Grocery Shopping Tips

My mother has always cooked at home and going to the grocery store with her as a child was one of my favorite errands. To me cooking is a sign of love and devotion, perhaps its our Italian roots (uh, yeah definitely our Italian roots).  I have always loved helping in the kitchen, so sometimes I take for granted the ability to grocery shop, whip up a quick dinner or my swiftness in a kitchen setting. Oh yeah not to mention, in college I took about a billion hours of nutrition and food courses that made me feel pretty comfortable with cooking - that one time I almost burned down the food lab kitchen making fudge does not display my abilities, I promise.

All in all, food to me is easy. It makes sense. It just clicks in my brain. I don't always understand how or why, but it does. So when my patients ask me how to grocery shop or cook - at first I used to look at them with a blank stare. My response, "Uhh..." until I started thinking...How do I grocery shop and how do I cook?"
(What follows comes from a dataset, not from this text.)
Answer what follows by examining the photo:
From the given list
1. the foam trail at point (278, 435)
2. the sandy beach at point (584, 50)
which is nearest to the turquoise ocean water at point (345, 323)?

My first thought tip is always...trial and error. Don't be afraid to make mistakes and when in doubt put the oven on 350 degrees. These skills take patience and I am not a patient person so I know you can do it.

Below are some of my grocery store shopping tips...

1. Plan, plan, plan - look at your week ahead and determine how many dinners and lunches you will likely fix. Make a list!

2. Plan for 2-3 easy grab and go breakfast. I am not a morning person so I always get individual oatmeal or yogurt/granola/berries.

3. Get at least 2 options for lunches - I always get items for a turkey sandwich, bring left overs from the night before, or items for a salad.

4. Make sure you have plenty of shelf stable items - this will prevent you from not having a starch, vegetable etc. Yes I prefer fresh, but life sometimes needs self stable items.

5. Watch out for marketing....end of the isles, special displays, just avoid them unless it is an item you typically purchase.

6. Do not go down isles unless an item on your list is in that isle. I am bad about this one, I always add unnecessary items to my cart which can get expensive.

7. Stay away from pre -washed, bagged, or cut fruits and vegetables. You are paying for the labor. I always cut fruit right when I get home and sometimes even portion into containers for lunches. That way it is not such a hassle.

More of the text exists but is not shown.